Associated Press journalists open their notebooks at the Sundance Film Festival in Park City, Utah:
YOU DON'T MESS AROUND WITH KIDMAN
Some of the CIA officers who helped hunt down Osama bin Laden were no match for Nicole Kidman's security detail at the Sundance Film Festival.
Greg Barker, director of the Sundance documentary "Manhunt: The Search for bin Laden," came to the festival with three ex-CIA operatives interviewed in his film — Marty Martin, Cindy Storer and Nada Bakos. While heading into a building for an interview, Barker and his CIA companions "were mowed down" by Kidman's guards.
"Suddenly, all these heavy guys ... are like, 'Get out of the way!' And they started pushing them, pushing them, forcing them through this narrow opening. It's Nicole Kidman, you know," Barker said, laughing. "So clearly, we're here talking about taking out bin Laden, and the CIA, it does not matter compared to Nicole Kidman. I get it."
"Now I know where we stand in the totem pole," joked former CIA analyst Bakos. "'Thank you for your service, but get out of the way, because Nicole Kidman's gotta come through.'"
Kidman was at the festival for her upcoming film "Stoker."
Martin, a top CIA official who led the search for bin Laden after the Sept. 11 attacks, quipped that he may have shared a moment with Kidman.
"Just for the record, I was not intimidated by the beefy guys at all," Martin said. "And I also think they were a little concerned, because Nicole was probably eyeing over and thinking, 'Hey, I don't know who that guy is, but hello.'"
— David Germain
FROM 'TRANSFORMERS' TO SUNDANCE
Shia LaBeouf couldn't be happier about making his first trip to the Sundance Film Festival for the premiere of "The Necessary Death of Charlie Countryman," in which he stars opposite Evan Rachel Wood.

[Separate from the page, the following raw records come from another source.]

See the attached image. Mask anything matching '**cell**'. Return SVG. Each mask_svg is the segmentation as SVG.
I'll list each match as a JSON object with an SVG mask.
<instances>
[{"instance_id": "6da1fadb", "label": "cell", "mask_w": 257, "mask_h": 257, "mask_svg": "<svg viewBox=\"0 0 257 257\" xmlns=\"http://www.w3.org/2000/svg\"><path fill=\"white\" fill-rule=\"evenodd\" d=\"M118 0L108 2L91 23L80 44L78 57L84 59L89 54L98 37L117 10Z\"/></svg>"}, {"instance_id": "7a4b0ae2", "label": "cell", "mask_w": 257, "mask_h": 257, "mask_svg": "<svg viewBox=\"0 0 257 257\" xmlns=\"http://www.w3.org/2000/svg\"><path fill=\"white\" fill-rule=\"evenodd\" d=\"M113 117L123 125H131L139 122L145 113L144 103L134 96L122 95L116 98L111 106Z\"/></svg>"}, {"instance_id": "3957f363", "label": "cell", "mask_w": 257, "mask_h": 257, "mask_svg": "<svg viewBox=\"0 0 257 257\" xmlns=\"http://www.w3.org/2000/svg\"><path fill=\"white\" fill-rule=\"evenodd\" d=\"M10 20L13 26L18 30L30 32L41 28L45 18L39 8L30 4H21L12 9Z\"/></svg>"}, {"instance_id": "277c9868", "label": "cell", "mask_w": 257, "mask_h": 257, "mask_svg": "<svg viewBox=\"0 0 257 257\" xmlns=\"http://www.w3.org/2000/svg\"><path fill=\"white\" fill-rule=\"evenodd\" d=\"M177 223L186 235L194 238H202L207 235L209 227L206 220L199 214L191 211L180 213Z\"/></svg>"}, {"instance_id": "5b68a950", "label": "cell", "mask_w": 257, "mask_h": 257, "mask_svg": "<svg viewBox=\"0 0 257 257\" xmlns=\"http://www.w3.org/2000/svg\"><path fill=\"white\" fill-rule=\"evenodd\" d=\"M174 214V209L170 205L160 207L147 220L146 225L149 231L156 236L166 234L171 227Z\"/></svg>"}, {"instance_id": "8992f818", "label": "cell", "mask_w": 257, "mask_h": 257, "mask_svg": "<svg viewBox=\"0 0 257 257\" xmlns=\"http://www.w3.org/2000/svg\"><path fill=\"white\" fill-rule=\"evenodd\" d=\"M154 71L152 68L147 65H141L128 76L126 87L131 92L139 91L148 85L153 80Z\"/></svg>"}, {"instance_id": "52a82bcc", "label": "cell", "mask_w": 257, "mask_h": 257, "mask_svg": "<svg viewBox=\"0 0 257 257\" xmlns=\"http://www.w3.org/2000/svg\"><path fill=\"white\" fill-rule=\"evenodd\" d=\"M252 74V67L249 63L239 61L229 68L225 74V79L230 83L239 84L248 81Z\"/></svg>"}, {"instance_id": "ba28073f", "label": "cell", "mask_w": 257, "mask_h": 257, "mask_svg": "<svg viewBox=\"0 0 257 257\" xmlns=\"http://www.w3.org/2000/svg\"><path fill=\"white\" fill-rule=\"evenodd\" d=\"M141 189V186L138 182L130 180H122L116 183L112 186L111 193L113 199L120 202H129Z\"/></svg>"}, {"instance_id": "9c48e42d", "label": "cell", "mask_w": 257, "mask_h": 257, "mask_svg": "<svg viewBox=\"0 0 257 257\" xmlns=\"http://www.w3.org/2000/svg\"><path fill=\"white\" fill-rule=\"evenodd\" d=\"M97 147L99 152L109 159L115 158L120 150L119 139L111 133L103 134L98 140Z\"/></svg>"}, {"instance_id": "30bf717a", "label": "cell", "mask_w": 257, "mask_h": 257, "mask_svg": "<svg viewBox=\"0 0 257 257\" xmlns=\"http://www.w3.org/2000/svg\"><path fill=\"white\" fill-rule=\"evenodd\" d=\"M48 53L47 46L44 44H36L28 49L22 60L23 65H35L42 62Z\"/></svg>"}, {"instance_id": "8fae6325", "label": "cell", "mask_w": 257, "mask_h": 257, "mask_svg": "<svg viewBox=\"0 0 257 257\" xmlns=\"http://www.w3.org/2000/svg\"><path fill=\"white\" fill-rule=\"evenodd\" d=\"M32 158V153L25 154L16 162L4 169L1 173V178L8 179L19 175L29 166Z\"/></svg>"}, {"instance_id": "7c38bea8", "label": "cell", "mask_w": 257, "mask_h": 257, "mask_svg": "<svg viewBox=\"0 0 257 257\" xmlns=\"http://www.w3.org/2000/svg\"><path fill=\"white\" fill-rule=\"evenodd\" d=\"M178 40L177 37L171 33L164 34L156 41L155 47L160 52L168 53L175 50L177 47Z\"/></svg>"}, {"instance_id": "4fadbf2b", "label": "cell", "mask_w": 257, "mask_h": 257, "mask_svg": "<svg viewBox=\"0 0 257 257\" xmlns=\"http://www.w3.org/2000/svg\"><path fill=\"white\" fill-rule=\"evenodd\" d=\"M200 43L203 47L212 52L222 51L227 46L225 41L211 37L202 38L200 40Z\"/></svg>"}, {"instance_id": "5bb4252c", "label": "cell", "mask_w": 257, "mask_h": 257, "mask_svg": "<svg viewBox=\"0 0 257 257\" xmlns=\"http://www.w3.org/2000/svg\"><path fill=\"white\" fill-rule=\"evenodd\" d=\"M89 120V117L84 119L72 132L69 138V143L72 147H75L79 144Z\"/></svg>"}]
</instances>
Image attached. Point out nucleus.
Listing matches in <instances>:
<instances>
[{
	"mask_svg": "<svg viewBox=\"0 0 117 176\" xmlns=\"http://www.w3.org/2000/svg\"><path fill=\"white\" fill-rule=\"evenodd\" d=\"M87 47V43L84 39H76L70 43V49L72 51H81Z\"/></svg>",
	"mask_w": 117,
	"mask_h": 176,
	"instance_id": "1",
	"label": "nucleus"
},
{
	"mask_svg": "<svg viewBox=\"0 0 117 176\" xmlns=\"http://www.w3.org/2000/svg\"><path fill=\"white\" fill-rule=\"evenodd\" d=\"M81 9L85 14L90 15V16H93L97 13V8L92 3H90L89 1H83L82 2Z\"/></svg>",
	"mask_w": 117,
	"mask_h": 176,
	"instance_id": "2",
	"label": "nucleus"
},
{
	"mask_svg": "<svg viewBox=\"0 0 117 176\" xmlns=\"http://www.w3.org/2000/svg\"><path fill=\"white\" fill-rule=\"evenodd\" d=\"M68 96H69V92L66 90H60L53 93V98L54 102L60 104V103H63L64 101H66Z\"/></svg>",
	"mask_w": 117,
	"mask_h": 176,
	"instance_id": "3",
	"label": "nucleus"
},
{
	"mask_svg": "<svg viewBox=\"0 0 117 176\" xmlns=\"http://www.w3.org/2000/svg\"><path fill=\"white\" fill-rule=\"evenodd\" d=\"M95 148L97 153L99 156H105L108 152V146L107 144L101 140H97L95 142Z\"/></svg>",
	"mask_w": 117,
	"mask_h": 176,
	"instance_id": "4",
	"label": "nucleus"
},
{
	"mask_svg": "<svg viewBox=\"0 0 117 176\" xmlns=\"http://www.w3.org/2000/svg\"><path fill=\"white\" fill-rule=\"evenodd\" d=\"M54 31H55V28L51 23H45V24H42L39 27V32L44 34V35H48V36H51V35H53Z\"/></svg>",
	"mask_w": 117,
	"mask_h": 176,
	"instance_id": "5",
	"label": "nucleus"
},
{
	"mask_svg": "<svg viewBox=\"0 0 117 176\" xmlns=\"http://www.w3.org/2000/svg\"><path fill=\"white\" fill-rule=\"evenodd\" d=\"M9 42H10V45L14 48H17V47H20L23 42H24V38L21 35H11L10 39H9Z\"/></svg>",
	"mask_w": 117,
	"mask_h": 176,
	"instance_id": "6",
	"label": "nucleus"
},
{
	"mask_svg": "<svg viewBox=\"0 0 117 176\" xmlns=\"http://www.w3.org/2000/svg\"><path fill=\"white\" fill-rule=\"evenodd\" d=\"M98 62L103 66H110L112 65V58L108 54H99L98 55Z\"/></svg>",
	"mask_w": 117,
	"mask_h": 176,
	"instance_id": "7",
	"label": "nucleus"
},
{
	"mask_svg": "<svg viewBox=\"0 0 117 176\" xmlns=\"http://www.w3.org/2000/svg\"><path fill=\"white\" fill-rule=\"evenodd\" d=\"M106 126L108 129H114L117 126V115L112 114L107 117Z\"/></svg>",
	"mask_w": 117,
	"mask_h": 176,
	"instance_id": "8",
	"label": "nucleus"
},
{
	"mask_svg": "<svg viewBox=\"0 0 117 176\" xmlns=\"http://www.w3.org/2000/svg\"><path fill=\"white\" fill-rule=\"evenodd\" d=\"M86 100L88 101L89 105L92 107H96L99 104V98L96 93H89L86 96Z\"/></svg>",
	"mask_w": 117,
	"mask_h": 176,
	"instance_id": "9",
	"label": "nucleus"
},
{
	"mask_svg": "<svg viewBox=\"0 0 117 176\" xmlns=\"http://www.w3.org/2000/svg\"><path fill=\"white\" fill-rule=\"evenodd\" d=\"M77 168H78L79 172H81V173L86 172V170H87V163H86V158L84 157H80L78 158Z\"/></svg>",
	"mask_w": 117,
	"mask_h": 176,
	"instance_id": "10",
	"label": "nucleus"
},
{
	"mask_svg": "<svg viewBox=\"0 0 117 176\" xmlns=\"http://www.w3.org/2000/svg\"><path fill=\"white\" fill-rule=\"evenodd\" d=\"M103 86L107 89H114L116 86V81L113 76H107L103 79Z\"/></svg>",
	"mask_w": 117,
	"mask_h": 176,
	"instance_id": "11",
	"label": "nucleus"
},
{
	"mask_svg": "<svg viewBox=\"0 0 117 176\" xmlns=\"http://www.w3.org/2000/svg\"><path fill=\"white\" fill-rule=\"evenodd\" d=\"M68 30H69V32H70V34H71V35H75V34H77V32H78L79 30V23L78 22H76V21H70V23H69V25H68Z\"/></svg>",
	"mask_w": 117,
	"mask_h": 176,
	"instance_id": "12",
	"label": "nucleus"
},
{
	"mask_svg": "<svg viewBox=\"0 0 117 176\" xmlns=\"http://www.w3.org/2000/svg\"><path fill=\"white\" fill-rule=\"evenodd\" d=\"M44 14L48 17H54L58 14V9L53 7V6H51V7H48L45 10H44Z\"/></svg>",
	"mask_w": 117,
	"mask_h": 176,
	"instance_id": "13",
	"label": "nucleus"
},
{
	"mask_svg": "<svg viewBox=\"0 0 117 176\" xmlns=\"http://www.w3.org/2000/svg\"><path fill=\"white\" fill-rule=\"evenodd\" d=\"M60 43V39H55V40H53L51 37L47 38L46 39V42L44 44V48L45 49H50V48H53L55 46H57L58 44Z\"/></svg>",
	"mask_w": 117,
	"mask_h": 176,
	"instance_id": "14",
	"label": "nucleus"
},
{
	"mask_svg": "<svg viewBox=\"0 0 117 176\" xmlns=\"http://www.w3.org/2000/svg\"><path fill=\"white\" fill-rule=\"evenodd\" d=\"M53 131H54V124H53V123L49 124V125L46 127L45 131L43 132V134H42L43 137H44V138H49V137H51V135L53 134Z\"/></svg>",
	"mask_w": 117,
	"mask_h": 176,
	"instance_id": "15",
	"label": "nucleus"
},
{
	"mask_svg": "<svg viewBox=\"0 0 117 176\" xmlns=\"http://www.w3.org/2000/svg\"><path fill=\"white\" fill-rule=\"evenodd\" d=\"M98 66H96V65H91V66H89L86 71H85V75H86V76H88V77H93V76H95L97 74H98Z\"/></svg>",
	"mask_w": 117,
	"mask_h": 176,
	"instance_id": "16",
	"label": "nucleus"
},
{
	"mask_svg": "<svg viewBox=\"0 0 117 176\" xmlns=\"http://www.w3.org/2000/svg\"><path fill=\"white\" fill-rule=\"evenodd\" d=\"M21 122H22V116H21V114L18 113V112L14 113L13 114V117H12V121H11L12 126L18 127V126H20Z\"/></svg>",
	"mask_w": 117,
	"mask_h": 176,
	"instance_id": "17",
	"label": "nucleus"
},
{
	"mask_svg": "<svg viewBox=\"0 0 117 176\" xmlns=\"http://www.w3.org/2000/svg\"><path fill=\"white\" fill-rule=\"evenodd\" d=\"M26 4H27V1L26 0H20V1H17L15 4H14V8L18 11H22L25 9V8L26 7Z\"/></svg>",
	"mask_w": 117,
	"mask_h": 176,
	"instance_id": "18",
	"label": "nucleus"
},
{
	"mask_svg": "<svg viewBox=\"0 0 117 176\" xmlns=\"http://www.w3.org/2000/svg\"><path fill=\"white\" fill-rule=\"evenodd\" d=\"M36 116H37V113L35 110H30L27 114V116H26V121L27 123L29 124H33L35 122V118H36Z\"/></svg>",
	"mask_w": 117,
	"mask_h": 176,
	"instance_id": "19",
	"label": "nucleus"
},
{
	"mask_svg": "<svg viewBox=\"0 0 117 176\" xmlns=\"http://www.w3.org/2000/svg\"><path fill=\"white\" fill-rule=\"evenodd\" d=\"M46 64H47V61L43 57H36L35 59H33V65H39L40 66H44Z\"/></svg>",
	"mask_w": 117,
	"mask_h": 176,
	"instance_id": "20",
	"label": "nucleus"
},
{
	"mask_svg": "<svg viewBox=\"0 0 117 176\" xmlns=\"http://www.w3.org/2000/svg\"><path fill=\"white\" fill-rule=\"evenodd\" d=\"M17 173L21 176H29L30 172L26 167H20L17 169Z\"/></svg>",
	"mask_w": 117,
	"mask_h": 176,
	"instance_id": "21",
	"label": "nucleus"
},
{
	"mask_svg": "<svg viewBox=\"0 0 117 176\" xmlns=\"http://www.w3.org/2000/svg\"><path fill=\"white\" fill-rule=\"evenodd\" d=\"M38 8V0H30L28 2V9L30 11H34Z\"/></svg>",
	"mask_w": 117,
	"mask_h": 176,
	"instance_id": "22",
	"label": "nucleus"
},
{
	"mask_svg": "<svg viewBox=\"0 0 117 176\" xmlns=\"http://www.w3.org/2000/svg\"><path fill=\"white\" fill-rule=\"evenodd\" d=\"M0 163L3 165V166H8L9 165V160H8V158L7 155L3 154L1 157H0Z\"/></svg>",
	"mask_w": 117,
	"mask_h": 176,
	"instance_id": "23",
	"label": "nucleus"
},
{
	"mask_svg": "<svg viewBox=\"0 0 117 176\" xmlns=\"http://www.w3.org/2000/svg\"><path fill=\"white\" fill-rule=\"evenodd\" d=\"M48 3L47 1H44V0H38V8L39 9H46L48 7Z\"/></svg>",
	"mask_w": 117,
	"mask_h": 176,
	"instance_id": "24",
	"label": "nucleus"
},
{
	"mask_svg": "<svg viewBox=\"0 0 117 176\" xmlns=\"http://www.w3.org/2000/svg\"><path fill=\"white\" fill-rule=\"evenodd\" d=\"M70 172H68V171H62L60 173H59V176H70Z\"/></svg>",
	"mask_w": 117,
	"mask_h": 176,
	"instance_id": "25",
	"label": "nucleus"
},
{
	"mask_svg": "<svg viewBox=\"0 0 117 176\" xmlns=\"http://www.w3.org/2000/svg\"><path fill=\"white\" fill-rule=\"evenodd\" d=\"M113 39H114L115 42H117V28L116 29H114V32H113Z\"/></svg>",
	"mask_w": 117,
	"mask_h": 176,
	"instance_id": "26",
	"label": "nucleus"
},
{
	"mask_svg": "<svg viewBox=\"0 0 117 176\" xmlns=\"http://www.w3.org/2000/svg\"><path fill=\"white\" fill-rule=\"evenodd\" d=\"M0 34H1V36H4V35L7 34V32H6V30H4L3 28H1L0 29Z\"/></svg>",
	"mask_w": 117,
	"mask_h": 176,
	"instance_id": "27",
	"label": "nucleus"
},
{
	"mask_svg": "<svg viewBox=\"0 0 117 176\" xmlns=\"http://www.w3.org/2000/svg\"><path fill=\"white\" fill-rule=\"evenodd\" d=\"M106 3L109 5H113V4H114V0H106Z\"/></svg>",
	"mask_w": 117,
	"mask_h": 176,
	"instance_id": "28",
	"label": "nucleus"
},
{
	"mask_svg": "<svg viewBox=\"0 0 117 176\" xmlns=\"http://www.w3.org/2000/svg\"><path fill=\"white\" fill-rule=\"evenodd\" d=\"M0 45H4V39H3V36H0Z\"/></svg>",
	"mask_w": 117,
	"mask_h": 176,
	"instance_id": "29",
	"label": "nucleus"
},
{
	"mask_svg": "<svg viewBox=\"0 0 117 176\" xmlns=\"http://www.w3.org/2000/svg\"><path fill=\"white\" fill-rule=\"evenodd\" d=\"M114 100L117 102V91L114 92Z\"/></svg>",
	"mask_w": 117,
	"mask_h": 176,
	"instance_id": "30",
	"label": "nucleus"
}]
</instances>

"It's an honor to be here, for me especially, coming from a different world," he said. "In a strange way, it's vindication. In a strange way, in a small way."
The "Transformers" star said he's "been making a certain type of a movie for quite a while, and it's nice to work on other things."
So what about the fourth installment of the shape shifting-robot franchise?
"I know that they're going to work their best to make the best movie that they can, and I know there's a lot of talented people involved," he said. "I'm quite happy with who they cast. And I think they're going to kill it, really. I think it'll be an awesome movie."
— Ryan Pearson, Twitter: www.twitter.com/ryanwrd
RADCLIFFE'S DARLING DEAL
Deals keep coming at the Sundance Film Festival. The latest: Daniel Radcliffe's "Kill Your Darlings," which has the festival buzzing over the "Harry Potter" star's explicit gay love scene.
The film has been picked up by Sony Pictures Classics for distribution in the United States and a handful of other territories.
Directed by John Krokidas, the film features Radcliffe as young Allen Ginsberg in a dark story of desire and murder involving him and fellow future beat writers Jack Kerouac and William S. Burroughs.
The film co-stars Dane DeHaan, Ben Foster, Jack Huston, Michael C. Hall and Elizabeth Olsen.
— David Germain
AN ANXIOUS RETURN TO PARK CITY
Kevin Pearce had mixed feelings about a return trip to Sundance. A top contender for the U.S. snowboarding team at the 2010 Winter Olympics, Pearce sustained a serious brain injury while training in Park City on New Year's Eve in 2009.
Director Lucy Walker's documentary "The Crash Reel," which premiered at Sundance this year, chronicles Pearce's long recovery and his attempts to get back into snowboarding.
This wasn't Pearce's first trip back to Park City. He also attended Sundance last year and felt anxious about returning to town.
"It was a lot worse last year. It's still there a little bit," Pearce said. "I haven't been back up snowboarding on the mountain yet. I don't know when I'll be ready for that, but it's not right now. I've kind of just been trying to take it all in and just kind of understand that it went down and I've got to live with it, and just try to deal with it the best I can."